| Stored items |
++++++++

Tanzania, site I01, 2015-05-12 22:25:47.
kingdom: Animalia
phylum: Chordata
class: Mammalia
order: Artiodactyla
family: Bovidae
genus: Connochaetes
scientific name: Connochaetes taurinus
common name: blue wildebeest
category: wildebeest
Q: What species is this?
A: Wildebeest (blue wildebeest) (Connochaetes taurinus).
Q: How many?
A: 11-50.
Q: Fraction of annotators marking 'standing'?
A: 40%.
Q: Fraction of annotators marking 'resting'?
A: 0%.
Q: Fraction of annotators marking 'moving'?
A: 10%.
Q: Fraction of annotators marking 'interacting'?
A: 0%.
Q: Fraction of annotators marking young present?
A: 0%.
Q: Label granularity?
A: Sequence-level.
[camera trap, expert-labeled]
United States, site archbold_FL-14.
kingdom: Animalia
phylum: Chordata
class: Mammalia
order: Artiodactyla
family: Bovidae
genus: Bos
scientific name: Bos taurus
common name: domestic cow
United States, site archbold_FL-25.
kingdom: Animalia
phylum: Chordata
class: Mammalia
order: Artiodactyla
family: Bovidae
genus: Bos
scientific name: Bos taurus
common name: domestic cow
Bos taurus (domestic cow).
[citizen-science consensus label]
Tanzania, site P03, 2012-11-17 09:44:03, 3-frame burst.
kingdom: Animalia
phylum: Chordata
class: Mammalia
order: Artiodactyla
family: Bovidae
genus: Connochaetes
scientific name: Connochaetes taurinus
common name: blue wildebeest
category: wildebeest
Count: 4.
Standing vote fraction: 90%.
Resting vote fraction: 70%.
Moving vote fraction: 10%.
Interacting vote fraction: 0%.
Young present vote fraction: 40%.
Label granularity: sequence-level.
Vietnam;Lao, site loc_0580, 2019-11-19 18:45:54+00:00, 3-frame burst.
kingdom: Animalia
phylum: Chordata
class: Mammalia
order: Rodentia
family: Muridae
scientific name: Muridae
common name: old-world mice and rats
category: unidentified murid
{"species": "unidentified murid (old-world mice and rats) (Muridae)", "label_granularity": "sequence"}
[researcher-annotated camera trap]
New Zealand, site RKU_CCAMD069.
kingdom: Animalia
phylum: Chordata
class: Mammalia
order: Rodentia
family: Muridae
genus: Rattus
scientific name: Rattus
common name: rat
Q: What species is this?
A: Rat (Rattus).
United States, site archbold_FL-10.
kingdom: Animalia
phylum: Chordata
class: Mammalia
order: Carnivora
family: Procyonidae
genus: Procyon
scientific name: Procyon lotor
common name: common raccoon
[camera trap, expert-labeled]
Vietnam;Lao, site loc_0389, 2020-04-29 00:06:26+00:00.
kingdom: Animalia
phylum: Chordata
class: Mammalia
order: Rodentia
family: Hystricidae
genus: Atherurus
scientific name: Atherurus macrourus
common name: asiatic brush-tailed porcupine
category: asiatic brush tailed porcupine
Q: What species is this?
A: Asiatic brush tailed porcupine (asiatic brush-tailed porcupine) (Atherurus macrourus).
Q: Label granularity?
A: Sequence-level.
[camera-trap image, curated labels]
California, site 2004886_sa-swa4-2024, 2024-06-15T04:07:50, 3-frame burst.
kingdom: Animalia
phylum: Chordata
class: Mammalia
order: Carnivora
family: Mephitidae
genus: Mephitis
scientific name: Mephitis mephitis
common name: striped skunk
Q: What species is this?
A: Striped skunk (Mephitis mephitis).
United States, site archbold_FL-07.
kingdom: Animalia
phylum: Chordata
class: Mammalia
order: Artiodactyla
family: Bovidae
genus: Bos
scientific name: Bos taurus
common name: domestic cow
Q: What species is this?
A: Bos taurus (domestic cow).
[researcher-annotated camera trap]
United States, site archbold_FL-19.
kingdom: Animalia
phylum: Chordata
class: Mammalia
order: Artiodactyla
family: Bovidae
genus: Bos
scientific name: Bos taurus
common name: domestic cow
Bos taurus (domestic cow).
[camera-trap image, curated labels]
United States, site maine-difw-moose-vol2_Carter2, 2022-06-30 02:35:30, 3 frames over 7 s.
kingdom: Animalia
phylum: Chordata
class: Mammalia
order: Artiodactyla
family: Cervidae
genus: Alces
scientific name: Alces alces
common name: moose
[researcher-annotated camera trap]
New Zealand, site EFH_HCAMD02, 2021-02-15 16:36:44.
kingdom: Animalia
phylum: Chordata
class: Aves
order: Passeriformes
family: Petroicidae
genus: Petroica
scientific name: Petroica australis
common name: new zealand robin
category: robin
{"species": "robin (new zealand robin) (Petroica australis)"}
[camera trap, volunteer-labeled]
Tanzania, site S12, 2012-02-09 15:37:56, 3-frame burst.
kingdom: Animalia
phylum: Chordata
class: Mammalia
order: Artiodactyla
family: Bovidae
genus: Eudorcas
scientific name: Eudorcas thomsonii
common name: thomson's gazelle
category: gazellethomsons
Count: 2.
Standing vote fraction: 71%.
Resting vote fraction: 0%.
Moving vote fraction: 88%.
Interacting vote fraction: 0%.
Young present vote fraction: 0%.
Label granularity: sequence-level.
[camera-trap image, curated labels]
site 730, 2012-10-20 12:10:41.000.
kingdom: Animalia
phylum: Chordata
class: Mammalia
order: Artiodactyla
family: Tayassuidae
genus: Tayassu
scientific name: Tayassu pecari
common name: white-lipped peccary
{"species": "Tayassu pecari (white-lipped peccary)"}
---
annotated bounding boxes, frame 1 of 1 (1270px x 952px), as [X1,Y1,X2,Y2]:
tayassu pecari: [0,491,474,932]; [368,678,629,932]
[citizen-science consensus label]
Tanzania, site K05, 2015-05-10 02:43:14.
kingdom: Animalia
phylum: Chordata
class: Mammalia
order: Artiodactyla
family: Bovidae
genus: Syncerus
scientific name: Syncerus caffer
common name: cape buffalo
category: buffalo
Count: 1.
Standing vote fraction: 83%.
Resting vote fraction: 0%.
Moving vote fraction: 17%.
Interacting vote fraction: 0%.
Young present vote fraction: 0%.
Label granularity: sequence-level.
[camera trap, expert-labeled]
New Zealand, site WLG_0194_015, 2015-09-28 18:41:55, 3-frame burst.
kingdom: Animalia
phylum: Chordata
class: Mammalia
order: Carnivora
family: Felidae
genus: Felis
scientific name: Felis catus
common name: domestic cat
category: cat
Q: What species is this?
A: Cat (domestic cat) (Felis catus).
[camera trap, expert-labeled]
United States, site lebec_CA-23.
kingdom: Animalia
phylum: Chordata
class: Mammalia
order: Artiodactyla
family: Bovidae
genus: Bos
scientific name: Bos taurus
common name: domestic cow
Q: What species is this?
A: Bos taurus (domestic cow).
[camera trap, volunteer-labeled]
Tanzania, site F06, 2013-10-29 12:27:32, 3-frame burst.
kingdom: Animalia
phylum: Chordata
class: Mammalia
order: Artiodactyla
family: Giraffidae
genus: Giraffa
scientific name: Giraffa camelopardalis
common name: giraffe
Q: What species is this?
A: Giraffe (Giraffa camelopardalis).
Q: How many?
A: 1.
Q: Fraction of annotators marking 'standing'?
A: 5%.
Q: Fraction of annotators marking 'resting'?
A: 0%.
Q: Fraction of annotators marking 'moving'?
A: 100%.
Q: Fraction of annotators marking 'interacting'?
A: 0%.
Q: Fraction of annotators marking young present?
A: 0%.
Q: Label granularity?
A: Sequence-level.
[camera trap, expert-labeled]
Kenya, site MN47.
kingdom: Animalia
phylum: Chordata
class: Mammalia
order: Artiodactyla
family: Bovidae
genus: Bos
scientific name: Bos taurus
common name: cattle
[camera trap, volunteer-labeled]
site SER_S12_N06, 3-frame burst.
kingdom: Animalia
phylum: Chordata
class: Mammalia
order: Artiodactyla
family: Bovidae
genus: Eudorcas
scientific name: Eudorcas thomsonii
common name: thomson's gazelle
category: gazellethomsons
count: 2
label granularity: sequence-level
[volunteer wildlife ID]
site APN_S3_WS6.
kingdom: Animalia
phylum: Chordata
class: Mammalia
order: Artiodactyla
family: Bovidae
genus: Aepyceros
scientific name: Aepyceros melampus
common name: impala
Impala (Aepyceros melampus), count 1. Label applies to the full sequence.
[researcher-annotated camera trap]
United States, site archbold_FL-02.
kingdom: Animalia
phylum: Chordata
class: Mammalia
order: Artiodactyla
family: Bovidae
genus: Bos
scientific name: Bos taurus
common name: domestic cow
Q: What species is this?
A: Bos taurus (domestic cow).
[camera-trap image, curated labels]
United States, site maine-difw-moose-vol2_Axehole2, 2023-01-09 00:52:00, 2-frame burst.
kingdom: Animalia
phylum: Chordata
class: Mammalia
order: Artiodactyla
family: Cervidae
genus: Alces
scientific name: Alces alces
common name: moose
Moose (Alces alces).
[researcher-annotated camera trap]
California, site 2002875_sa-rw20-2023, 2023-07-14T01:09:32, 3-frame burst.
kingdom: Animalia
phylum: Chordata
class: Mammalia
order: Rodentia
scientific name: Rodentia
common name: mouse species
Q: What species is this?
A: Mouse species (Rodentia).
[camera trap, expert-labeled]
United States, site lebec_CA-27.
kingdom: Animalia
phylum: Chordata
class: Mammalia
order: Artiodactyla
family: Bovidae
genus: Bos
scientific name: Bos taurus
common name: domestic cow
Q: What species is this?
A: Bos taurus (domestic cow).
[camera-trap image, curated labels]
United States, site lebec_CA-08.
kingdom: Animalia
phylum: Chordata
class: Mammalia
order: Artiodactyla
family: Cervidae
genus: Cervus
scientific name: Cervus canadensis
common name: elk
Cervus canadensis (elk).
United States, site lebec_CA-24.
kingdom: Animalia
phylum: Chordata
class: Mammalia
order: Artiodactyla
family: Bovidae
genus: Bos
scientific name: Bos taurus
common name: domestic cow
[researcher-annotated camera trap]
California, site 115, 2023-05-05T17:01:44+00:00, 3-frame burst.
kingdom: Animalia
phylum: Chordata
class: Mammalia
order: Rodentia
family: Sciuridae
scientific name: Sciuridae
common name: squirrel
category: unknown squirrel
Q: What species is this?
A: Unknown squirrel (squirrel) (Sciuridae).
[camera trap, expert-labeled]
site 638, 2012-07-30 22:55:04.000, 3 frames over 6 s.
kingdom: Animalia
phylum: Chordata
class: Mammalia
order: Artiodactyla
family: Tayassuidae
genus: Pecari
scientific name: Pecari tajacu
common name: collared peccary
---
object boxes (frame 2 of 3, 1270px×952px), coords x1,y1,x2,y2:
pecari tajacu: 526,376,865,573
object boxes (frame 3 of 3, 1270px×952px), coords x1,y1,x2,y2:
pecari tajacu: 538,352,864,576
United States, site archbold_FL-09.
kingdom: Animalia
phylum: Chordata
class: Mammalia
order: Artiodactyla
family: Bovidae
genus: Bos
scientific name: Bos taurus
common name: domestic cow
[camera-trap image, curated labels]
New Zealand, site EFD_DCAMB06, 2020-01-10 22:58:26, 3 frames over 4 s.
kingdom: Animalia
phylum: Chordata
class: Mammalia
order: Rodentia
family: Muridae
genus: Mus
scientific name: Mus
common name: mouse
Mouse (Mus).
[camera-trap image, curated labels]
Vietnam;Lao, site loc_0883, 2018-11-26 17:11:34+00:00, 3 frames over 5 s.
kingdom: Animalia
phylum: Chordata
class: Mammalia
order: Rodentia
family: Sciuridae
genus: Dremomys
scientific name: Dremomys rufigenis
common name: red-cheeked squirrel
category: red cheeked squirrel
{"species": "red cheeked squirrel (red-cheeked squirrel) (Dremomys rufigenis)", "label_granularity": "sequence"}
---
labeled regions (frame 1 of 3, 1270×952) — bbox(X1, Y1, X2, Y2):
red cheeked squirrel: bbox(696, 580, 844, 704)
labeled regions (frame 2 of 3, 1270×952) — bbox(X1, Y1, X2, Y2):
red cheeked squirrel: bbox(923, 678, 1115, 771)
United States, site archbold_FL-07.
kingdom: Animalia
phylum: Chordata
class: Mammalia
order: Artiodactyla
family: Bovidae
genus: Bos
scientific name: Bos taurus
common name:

++++++++

| Task to complete |
Please return the lines above exactly, from the first one down to the line with "United States, site archbold_FL-25.", and stop after that line.

| Response area |
Tanzania, site I01, 2015-05-12 22:25:47.
kingdom: Animalia
phylum: Chordata
class: Mammalia
order: Artiodactyla
family: Bovidae
genus: Connochaetes
scientific name: Connochaetes taurinus
common name: blue wildebeest
category: wildebeest
Q: What species is this?
A: Wildebeest (blue wildebeest) (Connochaetes taurinus).
Q: How many?
A: 11-50.
Q: Fraction of annotators marking 'standing'?
A: 40%.
Q: Fraction of annotators marking 'resting'?
A: 0%.
Q: Fraction of annotators marking 'moving'?
A: 10%.
Q: Fraction of annotators marking 'interacting'?
A: 0%.
Q: Fraction of annotators marking young present?
A: 0%.
Q: Label granularity?
A: Sequence-level.
[camera trap, expert-labeled]
United States, site archbold_FL-14.
kingdom: Animalia
phylum: Chordata
class: Mammalia
order: Artiodactyla
family: Bovidae
genus: Bos
scientific name: Bos taurus
common name: domestic cow
United States, site archbold_FL-25.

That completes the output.